▶ **STATED TASK 1**:
In the Llywarch Hen passage below, write out the text starting at "The poems contemplate" and ending at "is not certain.", keeping every word and mark unchanged.
▶ **STATED TASK 2**:
Answer these questions from the Llywarch Hen passage below, marking each answer with its letter:
(a) What title does the White Book give to Claf Abercuawg?
(b) Who made Peniarth 111, and in what year?
(c) Which manuscript contains two copies of the cycle?
▶ **STATED TASK 3**:
List every person the Llywarch Hen passage below names as having made or copied a manuscript.

▶ **SOURCE DOCUMENT**:
· · · · ·

The poems contemplate martial, masculine culture, fate, and old age from a critical standpoint. As with the other so-called 'saga englynion’ (pre-eminently Canu Urien and Canu Heledd), there is considerable uncertainty and debate as to how the poems of Canu Llywarch might originally have been performed. It is usually assumed that they must have been accompanied by some kind of prose narrative, to which they provided emotional depth; but this is not certain.

In all the independent witnesses bar NLW 4973a, the Llywarch Hen poems are preceded by the englyn-poem Claf Abercuawg, which in the White Book is entitled 'Englynion Mabclaf ap Llywarch' (‘englynion of Mabclaf son of Llywarch’). However, modern scholars do not see it as originally linked to the Llywarch Hen material.

==Manuscripts and dating==

The poems are attested principally in the late fourteenth-century Red Book of Hergest. They were also included in the White Book of Rhydderch, but are now lost due to damage to the manuscript. However, they are attested in two later manuscripts descended from the White Book, Peniarth 111 (made by John Jones of Gellillyfdy in 1607), whose spelling is very close to the White Book's, and London, British Library, Add. MS 31055 (made by Thomas Wiliems in 1596), which is a less conservative copy. Some other late copies of lost medieval manuscripts of the englynion also exist: National Library of Wales 4973 contains two copies of the cycle, both copied by Dr John Davies of Mallwyd, one of Wales's leading antiquarians and scribes of his day, before 1631. The first copy, NLW 4973a, derives from a lost manuscript closer to the White Book than the Red. The second copy, NLW 4973b, is more complex and may represent a conflation of multiple medieval sources, but seems to have at least some independent value as a witness to the lost archetype of the poems. It is fairly clear that all these manuscripts descend from a lost common original, to which they are all fairly similar, making the creation of a critical edition of the poems relatively straightforward.

· · · · ·

Scene question records

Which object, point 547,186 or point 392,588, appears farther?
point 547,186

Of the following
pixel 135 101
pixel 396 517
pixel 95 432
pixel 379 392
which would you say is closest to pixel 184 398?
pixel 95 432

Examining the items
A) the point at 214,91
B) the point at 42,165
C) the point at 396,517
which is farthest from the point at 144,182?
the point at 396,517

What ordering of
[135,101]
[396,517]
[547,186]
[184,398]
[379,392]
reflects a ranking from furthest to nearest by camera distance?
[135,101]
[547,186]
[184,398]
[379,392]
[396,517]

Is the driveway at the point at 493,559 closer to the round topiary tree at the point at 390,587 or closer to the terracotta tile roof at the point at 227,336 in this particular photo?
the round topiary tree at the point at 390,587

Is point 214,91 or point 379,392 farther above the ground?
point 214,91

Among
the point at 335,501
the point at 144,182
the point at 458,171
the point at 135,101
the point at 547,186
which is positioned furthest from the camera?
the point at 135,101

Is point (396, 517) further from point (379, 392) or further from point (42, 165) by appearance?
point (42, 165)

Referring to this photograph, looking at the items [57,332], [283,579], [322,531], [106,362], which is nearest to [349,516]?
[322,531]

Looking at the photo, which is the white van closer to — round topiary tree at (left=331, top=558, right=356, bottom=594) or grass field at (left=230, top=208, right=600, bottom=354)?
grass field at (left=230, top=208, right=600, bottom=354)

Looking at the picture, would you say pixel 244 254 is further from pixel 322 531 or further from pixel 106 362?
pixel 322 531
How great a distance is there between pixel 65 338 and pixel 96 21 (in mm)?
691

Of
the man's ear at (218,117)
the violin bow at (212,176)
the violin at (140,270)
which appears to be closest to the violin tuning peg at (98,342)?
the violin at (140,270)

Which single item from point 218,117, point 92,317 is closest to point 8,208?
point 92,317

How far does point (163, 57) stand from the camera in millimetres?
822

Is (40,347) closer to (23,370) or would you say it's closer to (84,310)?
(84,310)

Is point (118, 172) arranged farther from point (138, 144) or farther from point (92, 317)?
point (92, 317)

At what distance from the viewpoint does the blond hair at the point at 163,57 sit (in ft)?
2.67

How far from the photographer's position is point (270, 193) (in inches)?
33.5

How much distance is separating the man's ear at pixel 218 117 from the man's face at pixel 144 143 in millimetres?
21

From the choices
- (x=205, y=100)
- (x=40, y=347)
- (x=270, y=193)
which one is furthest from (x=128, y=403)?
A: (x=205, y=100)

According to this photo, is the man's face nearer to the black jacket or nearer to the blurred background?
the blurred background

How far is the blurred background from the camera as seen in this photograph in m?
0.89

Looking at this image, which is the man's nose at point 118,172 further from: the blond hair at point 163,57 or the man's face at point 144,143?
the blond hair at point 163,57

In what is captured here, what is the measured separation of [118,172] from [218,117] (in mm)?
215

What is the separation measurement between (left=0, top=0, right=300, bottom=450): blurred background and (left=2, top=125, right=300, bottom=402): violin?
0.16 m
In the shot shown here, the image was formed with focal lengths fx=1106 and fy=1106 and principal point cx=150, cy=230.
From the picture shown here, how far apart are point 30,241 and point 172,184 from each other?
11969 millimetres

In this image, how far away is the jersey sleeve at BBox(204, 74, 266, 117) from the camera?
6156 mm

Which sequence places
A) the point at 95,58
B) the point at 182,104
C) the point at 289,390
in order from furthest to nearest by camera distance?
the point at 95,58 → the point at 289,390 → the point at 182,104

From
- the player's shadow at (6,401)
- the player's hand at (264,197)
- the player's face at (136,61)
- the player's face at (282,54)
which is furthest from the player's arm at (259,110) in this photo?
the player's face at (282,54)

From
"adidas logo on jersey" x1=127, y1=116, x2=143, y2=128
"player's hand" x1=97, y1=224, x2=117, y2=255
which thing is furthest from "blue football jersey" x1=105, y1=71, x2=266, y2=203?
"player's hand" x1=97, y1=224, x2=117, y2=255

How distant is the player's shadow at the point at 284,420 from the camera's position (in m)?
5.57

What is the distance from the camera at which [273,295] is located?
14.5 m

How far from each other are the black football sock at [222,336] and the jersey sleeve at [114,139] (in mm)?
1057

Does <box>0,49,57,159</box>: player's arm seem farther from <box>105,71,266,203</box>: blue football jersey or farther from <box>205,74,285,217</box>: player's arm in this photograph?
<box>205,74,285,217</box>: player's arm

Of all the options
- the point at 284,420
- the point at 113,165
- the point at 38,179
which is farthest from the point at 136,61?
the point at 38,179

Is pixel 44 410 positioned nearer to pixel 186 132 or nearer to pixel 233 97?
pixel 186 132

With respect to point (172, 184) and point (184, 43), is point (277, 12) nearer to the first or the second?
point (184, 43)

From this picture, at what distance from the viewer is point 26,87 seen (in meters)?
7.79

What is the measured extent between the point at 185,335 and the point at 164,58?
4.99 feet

· · · · ·

▶ **WORKED ANSWER 1**:
The poems contemplate martial, masculine culture, fate, and old age from a critical standpoint. As with the other so-called 'saga englynion’ (pre-eminently Canu Urien and Canu Heledd), there is considerable uncertainty and debate as to how the poems of Canu Llywarch might originally have been performed. It is usually assumed that they must have been accompanied by some kind of prose narrative, to which they provided emotional depth; but this is not certain.

▶ **WORKED ANSWER 2**:
(a) 'Englynion Mabclaf ap Llywarch'
(b) John Jones of Gellillyfdy, in 1607
(c) National Library of Wales 4973

▶ **WORKED ANSWER 3**:
John Jones of Gellillyfdy
Thomas Wiliems
Dr John Davies of Mallwyd